Non voglio entrare nel merito delle tue successive affermazioni. Solo mi stupisce l'uso, da parte di uno storico sensibile come te, del termine antistorico. Quando i socialisti e gli anarchici italiani (seppur con diverse gradazioni) si opposero alla guerra nel 1914-15, l'accusa a loro rivolta dagli interventisti di sinistra era, in definitiva, di voler stare fuori dalla storia. La Francia democratica e rivoluzionaria era aggredita, il Belgio martire (il che per altro era vero), gli imperi centrali autoritari e militaristi non volevano battersi per quella che sarebbe stata l'ultima guerra. E dopo ci sarebbe stata la repubblica, la rivoluzione, ecc. I risultati li conosciamo: la rivoluzione russa, il fascismo, il nazismo. Pensa a Contro-passato prossimo di Morselli. Il tunnel sotto le Alpi, l'invasione dell'Italia, la fine precoce della guerra, gli Stati Uniti d'Europa, Rathenau pronunciato Ratenò, Lenin in partenza per l'America. Peccato sia solo un romanzo.
Ma pensa al povero antifascista confinato, che ne so, a Ponza, a Ventotene, negli anni del maggior consenso del fascismo, quando era difficile ipotizzarne la caduta; pensa a Malatesta, a Turati, morti nei primi anni Trenta. Come si saranno sentiti antistorici. Il buon Arsinov si sentiva tanto antistorico che tornò in Russia nel 1930 e lì scomparve in una purga.

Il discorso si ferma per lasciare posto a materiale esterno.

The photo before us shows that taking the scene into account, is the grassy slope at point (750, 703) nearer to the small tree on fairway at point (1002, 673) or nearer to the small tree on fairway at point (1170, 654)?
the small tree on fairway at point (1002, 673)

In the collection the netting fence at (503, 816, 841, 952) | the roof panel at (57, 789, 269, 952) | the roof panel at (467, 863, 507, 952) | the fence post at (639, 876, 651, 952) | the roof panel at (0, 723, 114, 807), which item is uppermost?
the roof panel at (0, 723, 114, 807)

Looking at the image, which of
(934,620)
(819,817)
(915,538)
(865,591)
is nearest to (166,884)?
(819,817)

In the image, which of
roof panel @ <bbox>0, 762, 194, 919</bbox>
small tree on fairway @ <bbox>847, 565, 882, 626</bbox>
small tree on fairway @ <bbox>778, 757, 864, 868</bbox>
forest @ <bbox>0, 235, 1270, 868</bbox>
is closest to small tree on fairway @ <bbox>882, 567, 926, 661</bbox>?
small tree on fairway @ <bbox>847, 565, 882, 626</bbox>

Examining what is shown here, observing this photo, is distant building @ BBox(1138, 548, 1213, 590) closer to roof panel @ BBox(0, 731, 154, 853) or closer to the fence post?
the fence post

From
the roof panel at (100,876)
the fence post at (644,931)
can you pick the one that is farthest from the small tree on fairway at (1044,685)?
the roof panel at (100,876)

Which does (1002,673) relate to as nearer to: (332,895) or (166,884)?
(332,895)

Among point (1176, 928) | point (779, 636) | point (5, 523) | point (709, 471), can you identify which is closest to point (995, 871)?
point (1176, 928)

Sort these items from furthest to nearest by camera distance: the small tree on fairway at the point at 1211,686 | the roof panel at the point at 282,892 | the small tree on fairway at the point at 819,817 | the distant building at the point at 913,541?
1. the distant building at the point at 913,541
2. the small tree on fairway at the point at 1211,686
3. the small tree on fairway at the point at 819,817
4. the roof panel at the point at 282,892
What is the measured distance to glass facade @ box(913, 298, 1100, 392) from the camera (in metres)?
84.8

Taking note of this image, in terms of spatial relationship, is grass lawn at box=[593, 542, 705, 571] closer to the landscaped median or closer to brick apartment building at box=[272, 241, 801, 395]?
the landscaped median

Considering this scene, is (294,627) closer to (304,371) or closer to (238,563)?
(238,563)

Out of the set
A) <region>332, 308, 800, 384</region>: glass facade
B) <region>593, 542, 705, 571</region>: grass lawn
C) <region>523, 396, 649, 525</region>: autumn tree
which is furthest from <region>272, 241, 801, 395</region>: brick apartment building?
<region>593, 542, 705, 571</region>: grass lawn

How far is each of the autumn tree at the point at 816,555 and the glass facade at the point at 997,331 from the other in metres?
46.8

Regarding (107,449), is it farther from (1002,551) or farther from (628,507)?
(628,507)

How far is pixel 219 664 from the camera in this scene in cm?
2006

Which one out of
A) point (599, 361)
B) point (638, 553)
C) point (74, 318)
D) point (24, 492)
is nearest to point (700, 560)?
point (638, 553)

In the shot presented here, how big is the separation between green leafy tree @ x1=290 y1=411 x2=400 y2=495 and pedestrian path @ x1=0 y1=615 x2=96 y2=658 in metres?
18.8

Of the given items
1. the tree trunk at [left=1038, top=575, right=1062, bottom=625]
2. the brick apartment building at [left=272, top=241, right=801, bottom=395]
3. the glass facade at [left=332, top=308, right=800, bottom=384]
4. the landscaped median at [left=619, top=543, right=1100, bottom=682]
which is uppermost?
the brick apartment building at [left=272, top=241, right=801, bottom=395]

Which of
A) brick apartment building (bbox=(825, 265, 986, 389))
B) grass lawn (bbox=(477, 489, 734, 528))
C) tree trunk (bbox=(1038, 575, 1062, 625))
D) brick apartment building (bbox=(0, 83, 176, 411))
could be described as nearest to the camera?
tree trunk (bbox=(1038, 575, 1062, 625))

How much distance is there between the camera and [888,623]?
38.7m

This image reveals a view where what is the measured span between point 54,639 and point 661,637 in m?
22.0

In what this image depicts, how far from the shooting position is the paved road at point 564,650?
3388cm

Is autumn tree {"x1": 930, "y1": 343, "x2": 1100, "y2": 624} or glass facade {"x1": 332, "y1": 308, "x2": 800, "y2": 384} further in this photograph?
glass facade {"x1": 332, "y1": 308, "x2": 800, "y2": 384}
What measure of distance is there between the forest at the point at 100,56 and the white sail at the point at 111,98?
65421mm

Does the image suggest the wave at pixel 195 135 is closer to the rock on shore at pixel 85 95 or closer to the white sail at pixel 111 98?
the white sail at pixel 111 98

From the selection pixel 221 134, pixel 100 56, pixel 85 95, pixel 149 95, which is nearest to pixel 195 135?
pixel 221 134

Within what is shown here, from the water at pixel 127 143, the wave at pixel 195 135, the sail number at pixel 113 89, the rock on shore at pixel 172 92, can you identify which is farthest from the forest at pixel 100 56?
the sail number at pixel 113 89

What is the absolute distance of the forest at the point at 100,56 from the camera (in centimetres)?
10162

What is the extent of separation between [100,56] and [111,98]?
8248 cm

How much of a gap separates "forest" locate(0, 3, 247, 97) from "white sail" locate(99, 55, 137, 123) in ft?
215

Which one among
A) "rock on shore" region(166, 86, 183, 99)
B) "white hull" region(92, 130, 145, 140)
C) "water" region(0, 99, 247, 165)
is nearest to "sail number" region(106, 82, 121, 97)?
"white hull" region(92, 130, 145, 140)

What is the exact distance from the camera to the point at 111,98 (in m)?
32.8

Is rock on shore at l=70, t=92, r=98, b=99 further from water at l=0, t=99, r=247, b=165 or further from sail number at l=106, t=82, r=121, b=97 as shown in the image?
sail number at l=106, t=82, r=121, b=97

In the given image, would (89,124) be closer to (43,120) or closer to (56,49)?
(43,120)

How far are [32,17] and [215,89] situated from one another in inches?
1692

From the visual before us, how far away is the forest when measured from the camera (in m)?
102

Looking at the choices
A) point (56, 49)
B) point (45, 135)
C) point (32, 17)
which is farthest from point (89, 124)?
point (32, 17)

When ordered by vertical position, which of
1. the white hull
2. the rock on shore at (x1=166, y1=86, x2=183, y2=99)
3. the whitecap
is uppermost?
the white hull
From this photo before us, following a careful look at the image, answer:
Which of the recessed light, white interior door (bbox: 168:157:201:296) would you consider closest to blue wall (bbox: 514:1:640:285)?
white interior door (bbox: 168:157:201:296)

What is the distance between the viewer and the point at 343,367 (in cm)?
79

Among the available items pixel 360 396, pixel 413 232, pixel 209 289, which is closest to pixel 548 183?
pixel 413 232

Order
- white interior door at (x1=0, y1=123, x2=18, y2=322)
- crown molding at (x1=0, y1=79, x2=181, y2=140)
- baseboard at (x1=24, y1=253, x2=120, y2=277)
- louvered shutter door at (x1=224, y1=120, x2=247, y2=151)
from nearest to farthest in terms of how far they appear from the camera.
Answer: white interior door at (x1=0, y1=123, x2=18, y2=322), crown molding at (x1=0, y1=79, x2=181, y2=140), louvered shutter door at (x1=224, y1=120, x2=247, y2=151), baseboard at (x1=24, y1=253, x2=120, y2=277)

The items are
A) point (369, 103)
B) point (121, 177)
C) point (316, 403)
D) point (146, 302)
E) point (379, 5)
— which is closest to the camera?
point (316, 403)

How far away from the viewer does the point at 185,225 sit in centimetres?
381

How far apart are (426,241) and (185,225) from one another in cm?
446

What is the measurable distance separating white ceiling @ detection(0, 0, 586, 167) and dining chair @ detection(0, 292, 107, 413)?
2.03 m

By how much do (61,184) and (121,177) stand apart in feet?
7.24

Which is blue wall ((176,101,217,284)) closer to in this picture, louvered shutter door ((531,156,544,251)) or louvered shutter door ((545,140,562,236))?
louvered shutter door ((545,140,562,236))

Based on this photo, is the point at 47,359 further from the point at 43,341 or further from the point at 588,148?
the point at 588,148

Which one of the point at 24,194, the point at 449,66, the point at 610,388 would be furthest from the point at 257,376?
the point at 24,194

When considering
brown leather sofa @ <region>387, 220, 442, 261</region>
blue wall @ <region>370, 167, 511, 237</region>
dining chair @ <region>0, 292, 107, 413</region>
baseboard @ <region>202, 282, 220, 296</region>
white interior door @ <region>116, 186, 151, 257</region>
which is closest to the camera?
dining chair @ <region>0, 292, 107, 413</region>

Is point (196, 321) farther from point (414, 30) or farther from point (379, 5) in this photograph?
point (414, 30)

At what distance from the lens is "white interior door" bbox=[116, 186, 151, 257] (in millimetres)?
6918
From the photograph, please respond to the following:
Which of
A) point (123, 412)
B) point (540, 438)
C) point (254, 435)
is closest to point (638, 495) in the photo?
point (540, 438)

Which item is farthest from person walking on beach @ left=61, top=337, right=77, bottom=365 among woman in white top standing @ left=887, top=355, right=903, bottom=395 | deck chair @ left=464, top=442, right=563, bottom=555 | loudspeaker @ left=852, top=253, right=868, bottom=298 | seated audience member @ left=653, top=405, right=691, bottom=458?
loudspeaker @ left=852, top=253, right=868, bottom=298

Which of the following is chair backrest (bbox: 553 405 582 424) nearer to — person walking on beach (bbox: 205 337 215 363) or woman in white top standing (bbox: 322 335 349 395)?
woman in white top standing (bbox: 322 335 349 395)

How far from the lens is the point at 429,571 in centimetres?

Banalizzo, lo so. Ma questa faccenda dei ragionamenti antistorici non mi va giù. Posso anche condividere alcune tue valutazioni. Anch'io preferisco la vittoria del liberalismo occidentale, ma penso di avere il diritto di dire che preferisco il male minore. E continuo a domandarmi che cosa bisogna fare per non essere antistorici. Bisogna ottenere una "vittoria storica, inequivocabile'? E se è la "barbarie totalitaria" a vincere, come ha già vinto in passato per lunghi periodi, il libertario o anche solo il liberale che cos'è? E soprattutto, chi giudica?
Ricordiamoci la sicurezza con cui i fascisti dicevano di essere "nella" storia. O l'alterigia culturale con i cui i dotti marxisti, fossero riformisti o rivoluzionari, convinti di interpretare la storia, guardavano gli anarchici. Quando la sinistra italiana, compresa buona parte del PSI, si nutriva del mito dell'URSS, gli anarchici di certi miti si erano già sbarazzati da un pezzo.
Ti ricordi, e chiudo, quando Gramsci, nel 1920, scriveva che gli anarchici avrebbero dovuto diventare "più liberi spiritualmente", in breve non essere più anarchici?